Mulheres arquitectas e arquitectura: e se trocássemos umas ideias sobre o assunto?
Por Patrícia Santos Pedrosa
Durante sete meses, de Setembro 2017 a Março 2018, a associação Mulheres na Arquitectura (MA), em conjunto com a Secção Regional Sul da Ordem dos Arquitectos, organizou o que esperamos que seja o primeiro ciclo 1, de vários, das Conversas Arquitectas: Modo(s) de (R)exitir 2. Como era afirmado no texto de apresentação, apesar de as mulheres, em 2017, representarem cerca de 44% de inscrições na Ordem dos Arquitectos 3 não surgem, tanto para o público em geral como entre pares, com uma visibilidade equivalente. O objectivo primeiro do ciclo de conversas era o de procurar questionar e perceber quem seriam e como viveriam as mulheres arquitectas e as diversas possibilidades e dificuldades da profissão.
Quase comemorando a fundação da MA, estas conversas iniciaram o que se espera que sejam discussões alargadas e diversificadas sobre as mulheres arquitectas e a profissão. Muitos são os debates que se encontram por fazer; muitos enfoques, muitas temáticas e muitas vozes que se podem e devem trazer aos palcos. Em consonância com uma inquietação que trespassa continentes e países, a MA e o ciclo de conversas alinham-se numa consciência de que é fundamental reflectir e discutir as questões de género, de equidade e de igualdade no interior da profissão. Inspiradas, entre outras, pelas diversas associações de mulheres arquitectas italianas, pela estado-unidense Equity by Design ou pela australiana Parlour instala-se a inevitabilidade de colocar debaixo dos holofotes o tema das mulheres enquanto profissionais, com direitos e oportunidades que se exigem iguais e que urge reclamar e garantir.
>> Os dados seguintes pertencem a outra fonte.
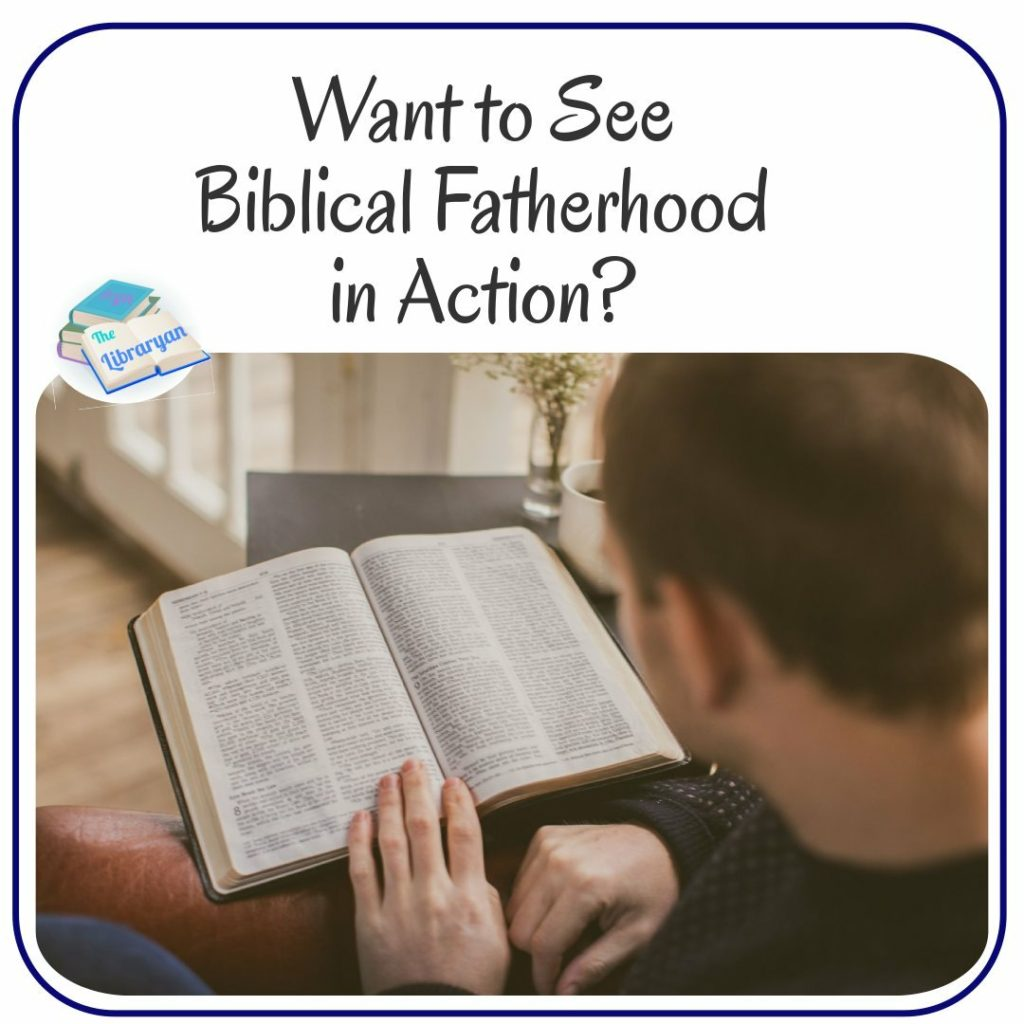 Want to see Christian Fatherhood in Action?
O formato decidido para este ciclo foi o de discutir a arquitectura e as suas intervenientes sob diferentes áreas de actuação. A inaugurar, procurou-se colocar a discussão da arquitectura num contexto profissional português mais alargado. As ideias de especificidade dissolvem-se quando se cruzam com as condições e limitações num contexto lato das profissões, compreendendo-se assim que muitas das questões são transversais — feminização versus falta de presença nos lugares de topo das empresas, ateliers ou universidades, por exemplo —, principalmente no que respeita às profissões tradicionalmente masculinas, como é a prática da arquitectura 4.
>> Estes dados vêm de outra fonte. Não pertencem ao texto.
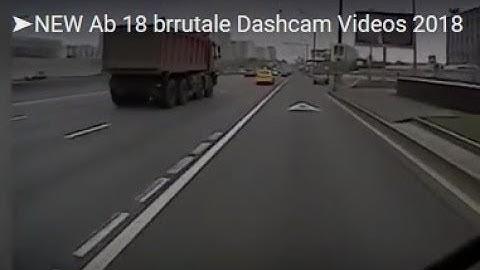 ➤NEW Ab 18 brrutale Dashcam Videos 2018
Da segunda à quinta sessões, já mais focadas nas práticas arquitectónicas e organizadas em formato debate — com três a quatro convidadas e uma moderadora —, procurou-se ouvir e reflectir ao redor da experiência de mulheres arquitectas nas áreas do projecto e da obra, da investigação e do ensino, das práticas em expansão e, finalmente, da política 5. Dada a complexidade da profissão, ou de como a profissão tem amplas possibilidades de se concretizar, esta primeira experiência, organizada segundo grandes áreas de acção, tentou especular sobre esta diversidade, procurando reconhecer pontos próximos ou rupturas entre elas.
Reflectindo sobre o que foi dito e discutido, percebe-se que a consciência das questões de género e das limitações estruturalmente impostas por uma sociedade ainda machista surgem em processo de consolidação. Muitas foram as vezes em que nalguns pontos de vista estes temas são pouco considerados ou desvalorizados. Não são alheias a este posicionamento as outras condições de privilégio que, num contexto social mais alargado, as mulheres arquitectas tantas vezes encarnam (falamos de classe, raça, orientação sexual, educação, etc.). Ainda assim, em algumas das conversas, como na que se dedicou ao projecto e à obra, por exemplo, a politização das desigualdade de género, mais além inclusive da leitura através da experiência pessoal, soube focar a discussão e dar visibilidade à questão fundamental colocada em cima da mesa.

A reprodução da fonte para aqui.